My boyfriend can make me cum through oral sex but when we have penetrative sex I can't orgasm. Is there any tips on how to climax, positions techniques etc.
My boyfriend can make me cum through oral sex but when we have penetrative sex I can't orgasm. Is there any tips on how to climax, positions techniques etc.
Lot's of us have had or do have this problem. Stimulating your clit is the key. Lots of times, depending on the position you are using, a guy's penis will not rub this area. Try gently touching your clit during his penetration. Don't be embarassed to do this. It's a normal part of sex. This should make you cum.
Skirt is right, for many women it's just not plausible to come through penetration alone. I mean would you come if your boyfriend humped your arm, or a lock of your hair?
Obviously that's an extreme comparison, but the point is that for many of us it's all about clitoral stimulation, and mind...

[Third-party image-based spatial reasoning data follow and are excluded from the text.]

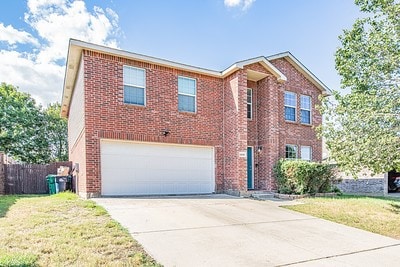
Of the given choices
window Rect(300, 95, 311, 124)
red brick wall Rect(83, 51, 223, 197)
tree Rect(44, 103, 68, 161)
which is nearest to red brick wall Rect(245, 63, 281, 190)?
window Rect(300, 95, 311, 124)

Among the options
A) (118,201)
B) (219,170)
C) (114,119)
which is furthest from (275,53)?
(118,201)

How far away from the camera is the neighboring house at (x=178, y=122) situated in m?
10.3

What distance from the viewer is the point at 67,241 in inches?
194

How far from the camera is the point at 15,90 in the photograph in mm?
26469

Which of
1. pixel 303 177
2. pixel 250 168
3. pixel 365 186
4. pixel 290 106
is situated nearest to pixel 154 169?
pixel 250 168

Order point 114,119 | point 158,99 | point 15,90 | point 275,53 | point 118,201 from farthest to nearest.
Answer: point 15,90
point 275,53
point 158,99
point 114,119
point 118,201

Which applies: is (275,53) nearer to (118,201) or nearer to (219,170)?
(219,170)

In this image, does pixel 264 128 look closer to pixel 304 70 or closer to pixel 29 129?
pixel 304 70

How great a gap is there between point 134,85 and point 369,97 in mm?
8736

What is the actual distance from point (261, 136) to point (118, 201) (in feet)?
25.1

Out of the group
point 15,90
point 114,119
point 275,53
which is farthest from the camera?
point 15,90

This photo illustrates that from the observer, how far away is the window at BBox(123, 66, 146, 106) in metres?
11.0

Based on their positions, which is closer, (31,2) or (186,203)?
(186,203)

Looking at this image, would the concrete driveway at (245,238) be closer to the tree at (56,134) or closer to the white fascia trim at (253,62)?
the white fascia trim at (253,62)
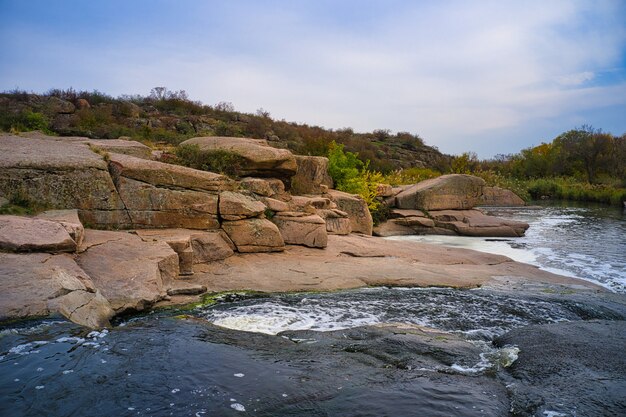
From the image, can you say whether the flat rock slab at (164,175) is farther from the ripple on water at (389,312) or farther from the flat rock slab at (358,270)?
the ripple on water at (389,312)

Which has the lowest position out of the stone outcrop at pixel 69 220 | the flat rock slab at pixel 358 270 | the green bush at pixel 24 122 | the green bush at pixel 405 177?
the flat rock slab at pixel 358 270

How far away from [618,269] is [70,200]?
11.8m

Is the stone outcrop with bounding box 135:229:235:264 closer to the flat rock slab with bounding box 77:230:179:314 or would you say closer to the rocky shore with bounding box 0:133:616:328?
the rocky shore with bounding box 0:133:616:328

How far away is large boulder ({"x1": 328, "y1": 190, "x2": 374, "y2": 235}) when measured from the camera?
14.5 meters

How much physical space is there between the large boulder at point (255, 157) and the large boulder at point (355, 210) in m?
2.72

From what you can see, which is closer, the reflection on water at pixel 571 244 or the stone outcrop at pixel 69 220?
the stone outcrop at pixel 69 220

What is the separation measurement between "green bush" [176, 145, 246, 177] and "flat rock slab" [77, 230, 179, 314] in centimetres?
336

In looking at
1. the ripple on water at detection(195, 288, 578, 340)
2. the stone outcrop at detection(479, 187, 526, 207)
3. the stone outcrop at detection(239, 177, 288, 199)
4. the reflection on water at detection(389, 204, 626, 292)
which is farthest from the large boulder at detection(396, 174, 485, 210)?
the ripple on water at detection(195, 288, 578, 340)

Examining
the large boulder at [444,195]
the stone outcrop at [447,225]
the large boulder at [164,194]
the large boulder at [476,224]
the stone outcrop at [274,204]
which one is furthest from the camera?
the large boulder at [444,195]

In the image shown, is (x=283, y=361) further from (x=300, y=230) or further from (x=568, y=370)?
Result: (x=300, y=230)

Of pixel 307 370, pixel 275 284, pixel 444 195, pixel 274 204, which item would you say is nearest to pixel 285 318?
pixel 275 284

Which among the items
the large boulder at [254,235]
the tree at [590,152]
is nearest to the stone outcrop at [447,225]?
the large boulder at [254,235]

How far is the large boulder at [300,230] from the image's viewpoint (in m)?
10.3

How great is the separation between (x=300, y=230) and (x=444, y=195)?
10.7 meters
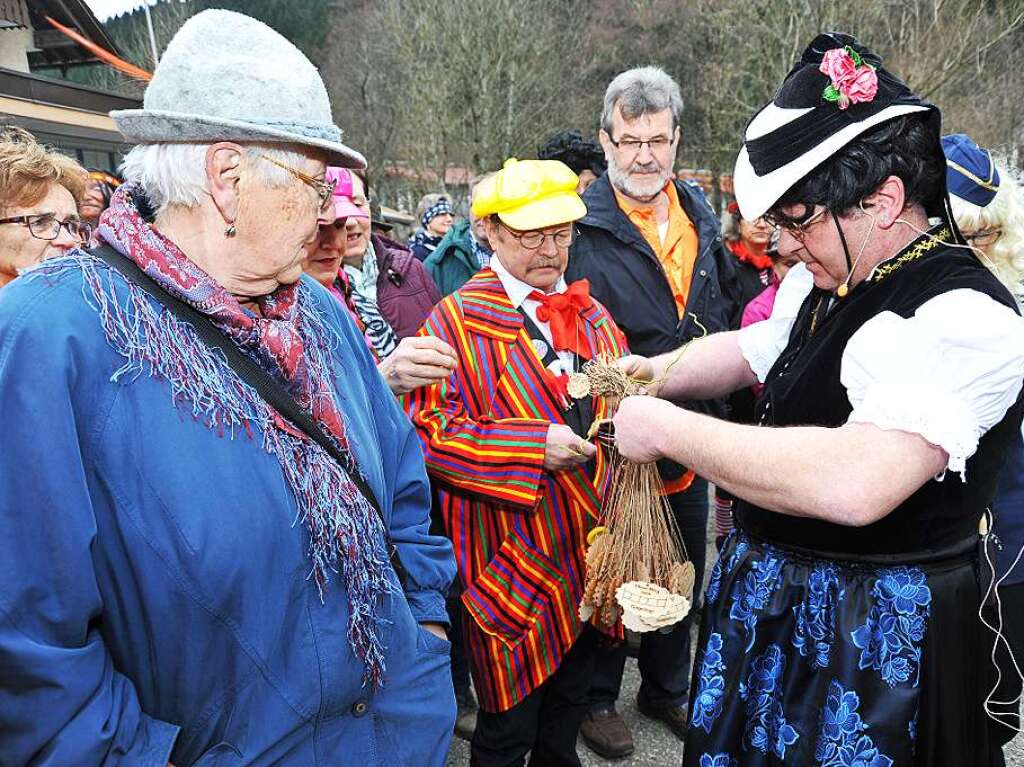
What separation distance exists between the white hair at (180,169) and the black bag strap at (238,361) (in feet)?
0.48

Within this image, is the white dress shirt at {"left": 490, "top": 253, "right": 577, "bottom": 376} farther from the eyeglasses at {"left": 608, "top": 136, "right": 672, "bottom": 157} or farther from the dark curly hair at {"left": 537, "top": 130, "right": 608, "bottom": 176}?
the dark curly hair at {"left": 537, "top": 130, "right": 608, "bottom": 176}

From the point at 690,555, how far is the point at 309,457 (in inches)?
99.2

I also agree that Skirt's correct. A lot of women can't orgasm that way...I'm one of them. (Actually, I almost AAALMOST came once through penetration alone...but, he stopped too soon. Grr. >.< Could have been a major breakthrough, lol.) And I also suggest doing what Skirt suggested and stimulate your clit during penetration. It shouldn't be embarrassing at all...in fact, your guy may even like it. I know it seems to turn my boyfriend on, which makes the whole experience even better. ;D
first of all, its fairly normal but with practice and patience you'll be fine. let him get you as aroused as possible through oral or by touch, then get on top him. usually women on top is best either facing him or facing away form him ie. reverse cowgirl.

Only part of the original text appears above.